Last week the Australian National University released a report** on “Green Carbon” claiming that un-logged native forests store three times more carbon than previously reported and this prompted a demand by The Wilderness Society for an urgent end to logging of the carbon dense native forests in New South Wales, Victoria and Tasmania.
Alan Ashbarry, a Tasmanian with an interest in the social and economic benefit of value adding native forest timber from sustainable forestry and a member of Timber Communities Australia, has sent me his critique of the report.
The report was funded by the Wilderness Society as part of its campaigns against the harvesting of native forest of high political value. This campaign includes opposing Tasmania’s approved pulp mill as it will use pulp wood from native forests at a time when the Wilderness society claims that their “carbon storage is critically important to combat climate change”.
So is it not surprising that the report recommends the banning of all industrial logging in Australia’s south eastern native forests.
This means closing down the native forest timber industry in Tasmania, Victoria and Southern New South Wales and stopping the pulp mill.
In the ultimate irony, if the industry is shut down, it is likely that Australia will import timber and paper products from tropical forests in developing counties as alternatives for the wood products created by sustainable forestry in these areas.
It is these tropical forests that are most at risk and are the target of the United Nation’s REDD program. This program aims to reduce emissions from deforestation or degradation of forests in the developing world.
According to data from the United Nations the REDD program does not target sustainable forestry in Australia.
All official statistics and reports show that deforestation has virtually stopped in Australia and all forest harvesting/ management is undertaken and measured against international criteria for sustainable management.
Unlike the Wilderness Society, the UN’s Intergovernmental panel of Climate Change (IPCC) recognises the value of our forest sector explaining:
“In the long term, a sustainable forest management strategy aimed at maintaining or increasing forest carbon stocks, while producing an annual sustained yield of timber, fibre or energy from the forest, will generate the largest sustained mitigation benefit”
But what about the new report published by the ANU and funded by the Wilderness Society? How robust is the claim that un-logged native forests store three times more carbon than previously stated in Australian government reports and by internal climate change experts?
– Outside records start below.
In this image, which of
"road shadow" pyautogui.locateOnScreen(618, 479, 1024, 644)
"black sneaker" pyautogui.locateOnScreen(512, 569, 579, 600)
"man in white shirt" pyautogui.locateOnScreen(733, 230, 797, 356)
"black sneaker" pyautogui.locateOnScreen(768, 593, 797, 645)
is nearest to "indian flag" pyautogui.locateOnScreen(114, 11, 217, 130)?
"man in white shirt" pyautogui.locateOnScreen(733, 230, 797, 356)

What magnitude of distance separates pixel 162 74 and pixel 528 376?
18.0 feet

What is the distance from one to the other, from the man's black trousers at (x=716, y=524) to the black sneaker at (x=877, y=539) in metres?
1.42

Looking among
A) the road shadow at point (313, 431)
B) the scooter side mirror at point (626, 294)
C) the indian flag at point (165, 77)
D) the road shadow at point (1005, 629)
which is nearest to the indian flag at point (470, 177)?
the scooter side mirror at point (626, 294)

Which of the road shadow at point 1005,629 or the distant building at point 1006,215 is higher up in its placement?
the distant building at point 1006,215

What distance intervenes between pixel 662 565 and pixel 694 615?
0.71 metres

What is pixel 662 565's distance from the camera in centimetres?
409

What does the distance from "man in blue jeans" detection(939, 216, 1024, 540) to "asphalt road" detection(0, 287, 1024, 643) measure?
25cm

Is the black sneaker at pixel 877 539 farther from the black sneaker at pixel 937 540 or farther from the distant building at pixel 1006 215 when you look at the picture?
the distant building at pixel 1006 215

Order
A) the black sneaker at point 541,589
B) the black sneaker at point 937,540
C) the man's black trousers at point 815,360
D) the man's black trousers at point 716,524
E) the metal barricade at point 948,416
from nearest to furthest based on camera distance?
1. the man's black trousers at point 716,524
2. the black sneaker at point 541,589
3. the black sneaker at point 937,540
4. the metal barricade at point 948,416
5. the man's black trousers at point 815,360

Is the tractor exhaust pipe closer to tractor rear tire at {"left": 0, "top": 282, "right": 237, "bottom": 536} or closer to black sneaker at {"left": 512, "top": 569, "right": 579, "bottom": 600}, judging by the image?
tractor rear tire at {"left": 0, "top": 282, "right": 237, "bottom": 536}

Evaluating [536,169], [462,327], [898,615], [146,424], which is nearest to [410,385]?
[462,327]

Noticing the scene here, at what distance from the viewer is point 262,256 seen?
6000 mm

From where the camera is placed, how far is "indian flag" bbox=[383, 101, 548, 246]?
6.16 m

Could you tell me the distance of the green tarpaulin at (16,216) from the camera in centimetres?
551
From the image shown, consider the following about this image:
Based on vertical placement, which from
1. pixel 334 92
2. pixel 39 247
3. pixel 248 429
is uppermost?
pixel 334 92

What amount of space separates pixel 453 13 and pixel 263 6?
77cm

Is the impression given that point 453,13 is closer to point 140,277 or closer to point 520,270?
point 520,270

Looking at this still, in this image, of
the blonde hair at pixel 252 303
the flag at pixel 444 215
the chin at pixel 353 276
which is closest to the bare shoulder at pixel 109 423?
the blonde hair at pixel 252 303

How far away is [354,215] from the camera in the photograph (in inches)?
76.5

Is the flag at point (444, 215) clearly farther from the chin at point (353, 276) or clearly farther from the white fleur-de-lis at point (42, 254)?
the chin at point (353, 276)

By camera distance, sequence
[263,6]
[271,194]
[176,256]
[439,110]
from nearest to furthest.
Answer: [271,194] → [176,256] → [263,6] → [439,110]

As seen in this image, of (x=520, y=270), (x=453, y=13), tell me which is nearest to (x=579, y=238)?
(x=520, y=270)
The report itself states: “A technical paper that details the source data, the methods used and the full results is being prepared for a scientific journal.”
In the absence of this data, I checked their maths and found the report also failed the common sense test.
The ANU report has used a new model to estimate the carbon in our forests, a model that is completely at odds with studies undertaken by the Australian Greenhouse Office, Professor Peter Attiwill, Forestry Tasmania, MBAC, and the Cooperative Research Centre for Greenhouse accounting and they have significantly higher results than modelling by the Australian National University in 2003 and 2006.
The report’s lead author, Professor Brendan Mackey, who is a Wilderness Society volunteer on their Wild Country panel, last year in The Age demanded logging must be stopped to solve the global warming problem.
In The Age article he claimed “One hectare of mature, tall, wet forest can store the equivalent of 5500 tonnes of carbon dioxide” this is the equivalent of the large figure of total 1500 tonnes Carbon per hectare stored in the biomass and the soil [The conversion factor used for C/CO2 is 12/44 (0.273)].
Now this new ANU report in which he is lead author claims that forests “can store three times more carbon than scientists previously thought.”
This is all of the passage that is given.